* [REQUIRED ACTIONS]:
a. According to the article on Cuomo's State of the State speech, how much in new tax revenue did Cuomo say legalizing cannabis could bring in?
b. List every recent event that Cuomo called frightening, as named in the article on Cuomo's State of the State speech.

[Opening TEXT SECTION section]

Cuomo addresses hate crimes, legal cannabis in his State of the State speech
There was a somber tone to Gov. Andrew Cuomo’s 10th State of the State message in a year where the state is facing a $6 billion deficit and reeling from a recent spate of hate crimes, including a stabbing incident at a rabbi’s house outside New York City.
“It is going to be a challenging year,” Cuomo said Wednesday.
Cuomo said recent events have been frightening, including an earthquake in Puerto Rico, deep and bitter political divides, and the attack on Orthodox Jews celebrating Hanukkah that injured five, one severely.
Rabbi Chaim Rottenberg, whose own son was injured in the attack, was a special guest at the speech, and he delivered the blessing.
“I will never forget the horror of that night,” Rottenberg said. “But I will also never forget how we continued to celebrate after that attack. How we continued to rejoice in the miracle of Hanukkah.”
Cuomo drew cheers from the audience of lawmakers, lobbyists and state judges when he outlined his proposal to create a new crime of domestic terrorism. He said it would give law enforcement more tools to fight crimes motivated by hate.
“And send the strongest message across this state and nation, New York will not stand by when our people are being victimized and killed by hate,” Cuomo said.
In a year with a multibillion-dollar budget gap, the governor focused on items that will help pay for themselves, including a $3 billion environmental bond act, dubbed the “Restore Mother Nature Bond Act.” It would repair areas damaged by recent floods including along the St. Lawrence River and Lake Ontario, and protect public lands against climate damage in the future.
Cuomo also laid out a plan to legalize the adult recreational use of marijuana in New York. He would create an Office of Cannabis Management to establish stringent safety and quality controls and better regulate other hemp and CBD products.
Cuomo said legalizing cannabis could bring in $300 million in new tax revenues. He said part of that money should go to communities disproportionately affected by the decades-long criminalization of marijuana.
The governor also proposes creating a SUNY Global Cannabis Center to do research and help determine healthy and safe dosing of the drug.
Despite the deficit, the governor is proposing cutting taxes for small businesses and the middle class, although he did not provide details of how to pay for them.
He did acknowledge that spending on Medicaid, which accounts for the bulk of the gap, has grown too large lately, and he said the system needs some restructuring.
He hinted that local governments, who have seen their share of Medicaid costs capped by the state in recent years, might have to pay more going forward.

[Closing TEXT SECTION section]
[Opening DATA EXTRACT section]

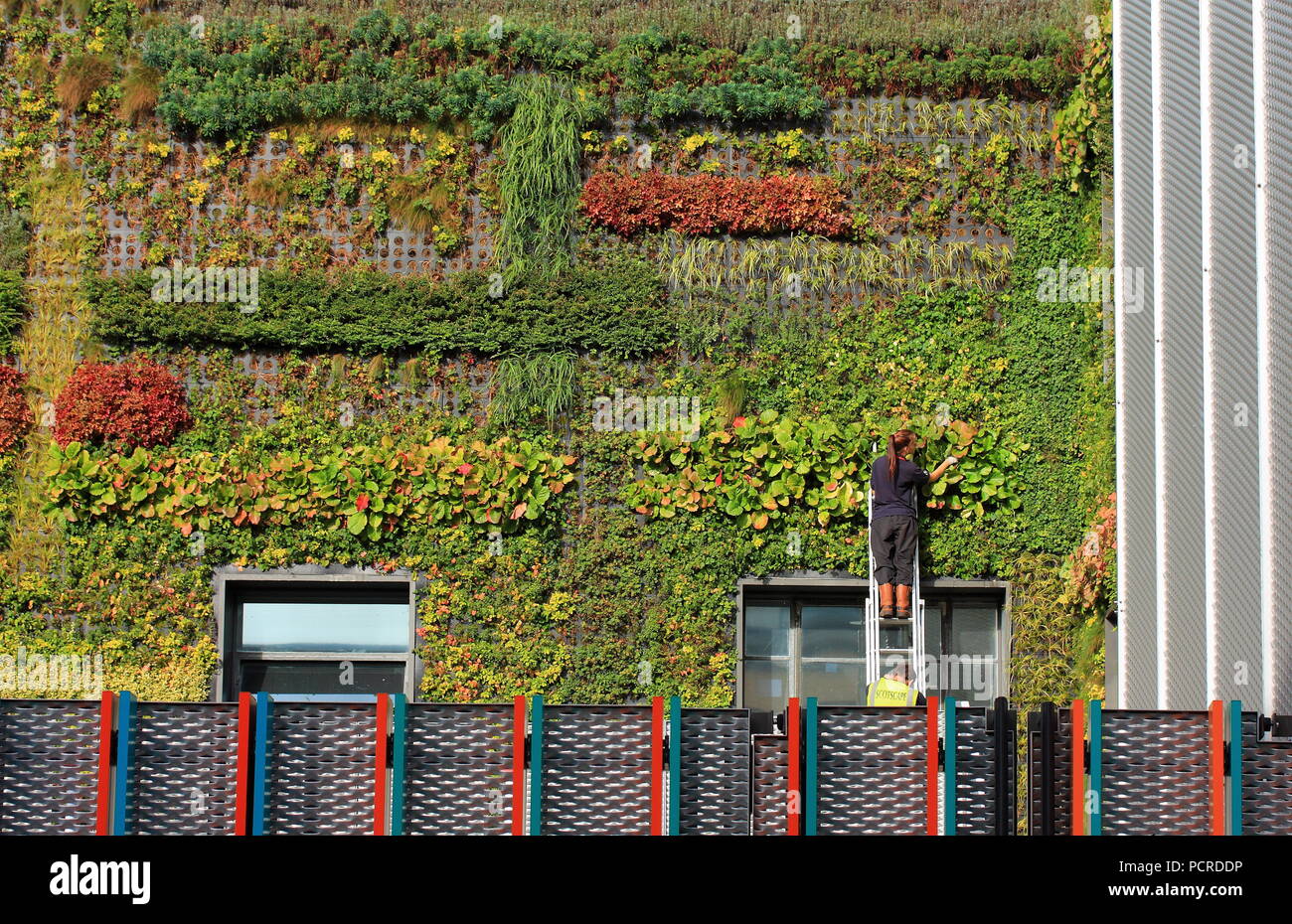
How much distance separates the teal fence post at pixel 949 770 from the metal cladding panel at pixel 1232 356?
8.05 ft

[Closing DATA EXTRACT section]
[Opening DATA EXTRACT section]

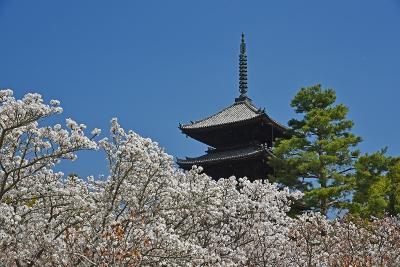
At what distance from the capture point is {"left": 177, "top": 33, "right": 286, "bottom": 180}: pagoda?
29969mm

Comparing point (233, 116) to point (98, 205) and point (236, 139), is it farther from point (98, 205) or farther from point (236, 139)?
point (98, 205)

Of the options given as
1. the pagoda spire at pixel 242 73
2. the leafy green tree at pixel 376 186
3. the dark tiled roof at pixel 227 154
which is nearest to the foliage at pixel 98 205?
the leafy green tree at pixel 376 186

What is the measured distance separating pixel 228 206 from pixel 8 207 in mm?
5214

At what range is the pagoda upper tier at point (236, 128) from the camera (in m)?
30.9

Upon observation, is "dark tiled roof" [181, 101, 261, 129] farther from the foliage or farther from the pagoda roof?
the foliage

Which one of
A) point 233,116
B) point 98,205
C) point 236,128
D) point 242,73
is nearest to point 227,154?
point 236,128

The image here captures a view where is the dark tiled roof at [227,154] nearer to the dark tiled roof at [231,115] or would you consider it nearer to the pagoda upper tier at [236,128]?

[Closing DATA EXTRACT section]

* [ANSWERS FOR THIS EXERCISE]:
a. $300 million

b.
- An earthquake in Puerto Rico
- Deep and bitter political divides
- The attack on Orthodox Jews celebrating Hanukkah that injured five, one severely